• [Your goal] Repeat each line exactly, leaving nothing out.

• [Information supplied]

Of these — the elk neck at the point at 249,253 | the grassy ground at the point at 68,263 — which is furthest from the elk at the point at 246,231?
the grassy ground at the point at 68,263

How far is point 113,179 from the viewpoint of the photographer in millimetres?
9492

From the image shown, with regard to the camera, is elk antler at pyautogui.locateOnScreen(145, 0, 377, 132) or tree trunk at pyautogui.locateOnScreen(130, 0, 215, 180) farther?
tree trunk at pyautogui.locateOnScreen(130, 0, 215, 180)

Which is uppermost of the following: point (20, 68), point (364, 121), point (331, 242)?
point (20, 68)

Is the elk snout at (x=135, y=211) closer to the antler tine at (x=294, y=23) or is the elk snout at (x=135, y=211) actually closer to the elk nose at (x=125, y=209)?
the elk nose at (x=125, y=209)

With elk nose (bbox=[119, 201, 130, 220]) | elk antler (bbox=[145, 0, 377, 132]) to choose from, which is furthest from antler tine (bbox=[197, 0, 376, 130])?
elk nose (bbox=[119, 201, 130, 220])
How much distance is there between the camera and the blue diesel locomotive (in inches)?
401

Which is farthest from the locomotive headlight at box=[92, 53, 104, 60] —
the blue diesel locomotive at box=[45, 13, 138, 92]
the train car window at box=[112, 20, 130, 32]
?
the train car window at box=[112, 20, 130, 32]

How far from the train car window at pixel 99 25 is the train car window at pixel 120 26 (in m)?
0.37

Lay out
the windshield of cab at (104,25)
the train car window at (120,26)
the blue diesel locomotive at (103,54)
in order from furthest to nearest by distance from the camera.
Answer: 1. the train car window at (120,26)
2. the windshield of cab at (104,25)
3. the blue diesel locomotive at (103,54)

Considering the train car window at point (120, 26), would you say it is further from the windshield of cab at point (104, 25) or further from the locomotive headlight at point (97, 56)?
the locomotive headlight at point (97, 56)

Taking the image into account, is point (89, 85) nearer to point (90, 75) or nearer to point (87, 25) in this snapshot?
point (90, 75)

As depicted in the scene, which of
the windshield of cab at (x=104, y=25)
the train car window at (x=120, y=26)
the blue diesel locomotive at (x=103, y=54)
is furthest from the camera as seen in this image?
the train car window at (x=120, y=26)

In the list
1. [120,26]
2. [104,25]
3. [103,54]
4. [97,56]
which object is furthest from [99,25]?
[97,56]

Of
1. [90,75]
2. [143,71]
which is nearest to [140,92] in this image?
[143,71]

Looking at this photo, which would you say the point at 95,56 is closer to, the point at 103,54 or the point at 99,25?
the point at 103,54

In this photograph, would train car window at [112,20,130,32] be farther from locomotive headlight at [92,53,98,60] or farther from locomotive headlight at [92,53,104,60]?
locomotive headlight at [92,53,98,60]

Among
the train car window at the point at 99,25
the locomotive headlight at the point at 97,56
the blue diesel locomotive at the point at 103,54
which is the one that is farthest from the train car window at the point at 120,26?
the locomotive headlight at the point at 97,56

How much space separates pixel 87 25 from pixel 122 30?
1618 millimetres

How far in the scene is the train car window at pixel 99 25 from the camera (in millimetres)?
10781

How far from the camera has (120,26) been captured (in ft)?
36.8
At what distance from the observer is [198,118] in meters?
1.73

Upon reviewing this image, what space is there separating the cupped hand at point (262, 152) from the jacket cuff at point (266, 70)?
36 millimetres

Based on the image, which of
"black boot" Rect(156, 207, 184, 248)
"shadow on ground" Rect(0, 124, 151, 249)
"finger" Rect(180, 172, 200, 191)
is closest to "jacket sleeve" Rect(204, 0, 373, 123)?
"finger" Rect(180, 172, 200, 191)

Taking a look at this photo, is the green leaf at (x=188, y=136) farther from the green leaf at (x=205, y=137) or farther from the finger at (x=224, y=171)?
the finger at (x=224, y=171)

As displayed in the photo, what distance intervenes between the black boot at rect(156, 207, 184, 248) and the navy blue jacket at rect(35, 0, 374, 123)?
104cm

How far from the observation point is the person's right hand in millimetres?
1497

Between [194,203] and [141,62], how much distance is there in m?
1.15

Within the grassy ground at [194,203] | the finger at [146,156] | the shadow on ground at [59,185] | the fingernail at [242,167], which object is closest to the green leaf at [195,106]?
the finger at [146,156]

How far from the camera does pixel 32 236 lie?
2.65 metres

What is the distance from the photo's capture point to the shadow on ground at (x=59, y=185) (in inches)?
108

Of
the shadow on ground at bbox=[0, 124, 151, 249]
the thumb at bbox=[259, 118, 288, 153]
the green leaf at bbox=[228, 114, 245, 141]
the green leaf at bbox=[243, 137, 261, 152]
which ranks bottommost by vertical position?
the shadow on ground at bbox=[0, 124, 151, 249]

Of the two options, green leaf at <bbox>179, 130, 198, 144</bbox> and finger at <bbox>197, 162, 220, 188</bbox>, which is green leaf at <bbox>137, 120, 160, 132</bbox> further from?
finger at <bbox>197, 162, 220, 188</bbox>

• [The answer]
Of these — the elk neck at the point at 249,253 | the grassy ground at the point at 68,263 — which is furthest from the elk at the point at 246,231?
the grassy ground at the point at 68,263

How far is point 113,179 from the viewpoint of the photographer in millimetres?
9492

From the image shown, with regard to the camera, is elk antler at pyautogui.locateOnScreen(145, 0, 377, 132) or tree trunk at pyautogui.locateOnScreen(130, 0, 215, 180) farther?
tree trunk at pyautogui.locateOnScreen(130, 0, 215, 180)

Which is uppermost of the following: point (20, 68), point (364, 121), point (331, 242)?
point (20, 68)

Is the elk snout at (x=135, y=211) closer to the antler tine at (x=294, y=23) or is the elk snout at (x=135, y=211) actually closer to the elk nose at (x=125, y=209)?
the elk nose at (x=125, y=209)

With elk nose (bbox=[119, 201, 130, 220]) | elk antler (bbox=[145, 0, 377, 132]) to choose from, which is furthest from antler tine (bbox=[197, 0, 376, 130])?
elk nose (bbox=[119, 201, 130, 220])
How much distance is there between the camera and the blue diesel locomotive (in inches)?
401

Which is farthest from the locomotive headlight at box=[92, 53, 104, 60] —
the blue diesel locomotive at box=[45, 13, 138, 92]
the train car window at box=[112, 20, 130, 32]
?
the train car window at box=[112, 20, 130, 32]

How far from the train car window at pixel 99 25 is the train car window at pixel 120 26 (in m)?
0.37

Lay out
the windshield of cab at (104,25)
the train car window at (120,26)
the blue diesel locomotive at (103,54)
in order from furthest to nearest by distance from the camera.
Answer: 1. the train car window at (120,26)
2. the windshield of cab at (104,25)
3. the blue diesel locomotive at (103,54)

Considering the train car window at point (120, 26), would you say it is further from the windshield of cab at point (104, 25) or further from the locomotive headlight at point (97, 56)?
the locomotive headlight at point (97, 56)

Taking the image into account, is point (89, 85) nearer to point (90, 75) or nearer to point (87, 25) in this snapshot?
point (90, 75)

As depicted in the scene, which of
the windshield of cab at (x=104, y=25)
the train car window at (x=120, y=26)
the blue diesel locomotive at (x=103, y=54)
is furthest from the camera as seen in this image?
the train car window at (x=120, y=26)

In the list
1. [120,26]
2. [104,25]
3. [103,54]
4. [97,56]
which object is furthest from [99,25]?
[97,56]

Of
1. [90,75]
2. [143,71]
which is nearest to [140,92] in this image?
[143,71]

Looking at this photo, which would you say the point at 95,56 is closer to, the point at 103,54 or the point at 99,25?
the point at 103,54

In this photograph, would train car window at [112,20,130,32] be farther from locomotive headlight at [92,53,98,60] or farther from locomotive headlight at [92,53,104,60]?
locomotive headlight at [92,53,98,60]

Among
the train car window at the point at 99,25
the locomotive headlight at the point at 97,56
the blue diesel locomotive at the point at 103,54
which is the one that is farthest from the train car window at the point at 120,26?
the locomotive headlight at the point at 97,56

How much space separates pixel 87 25 from pixel 122 30?
1618 millimetres

How far in the scene is the train car window at pixel 99 25 from the camera (in millimetres)?
10781

How far from the camera has (120,26) been captured (in ft)?
36.8
At what distance from the observer is [198,118] in meters?
1.73

Upon reviewing this image, what space is there separating the cupped hand at point (262, 152) from the jacket cuff at point (266, 70)?
36 millimetres

Based on the image, which of
"black boot" Rect(156, 207, 184, 248)
"shadow on ground" Rect(0, 124, 151, 249)
"finger" Rect(180, 172, 200, 191)
is closest to "jacket sleeve" Rect(204, 0, 373, 123)?
"finger" Rect(180, 172, 200, 191)

Taking a look at this photo, is the green leaf at (x=188, y=136) farther from the green leaf at (x=205, y=137) or farther from the finger at (x=224, y=171)?
the finger at (x=224, y=171)

As displayed in the photo, what distance intervenes between the black boot at rect(156, 207, 184, 248) and the navy blue jacket at rect(35, 0, 374, 123)?
104cm

How far from the observation point is the person's right hand in millimetres?
1497

Between [194,203] and [141,62], how much distance is there in m?
1.15

Within the grassy ground at [194,203] | the finger at [146,156] | the shadow on ground at [59,185] | the fingernail at [242,167], which object is closest to the green leaf at [195,106]?
the finger at [146,156]

How far from the camera does pixel 32 236 lie?
2.65 metres

What is the distance from the photo's capture point to the shadow on ground at (x=59, y=185) (in inches)?
108

Of
the shadow on ground at bbox=[0, 124, 151, 249]
the thumb at bbox=[259, 118, 288, 153]
the green leaf at bbox=[228, 114, 245, 141]
the green leaf at bbox=[243, 137, 261, 152]
which ranks bottommost by vertical position?
the shadow on ground at bbox=[0, 124, 151, 249]

Of the two options, green leaf at <bbox>179, 130, 198, 144</bbox> and finger at <bbox>197, 162, 220, 188</bbox>, which is green leaf at <bbox>137, 120, 160, 132</bbox> further from?
finger at <bbox>197, 162, 220, 188</bbox>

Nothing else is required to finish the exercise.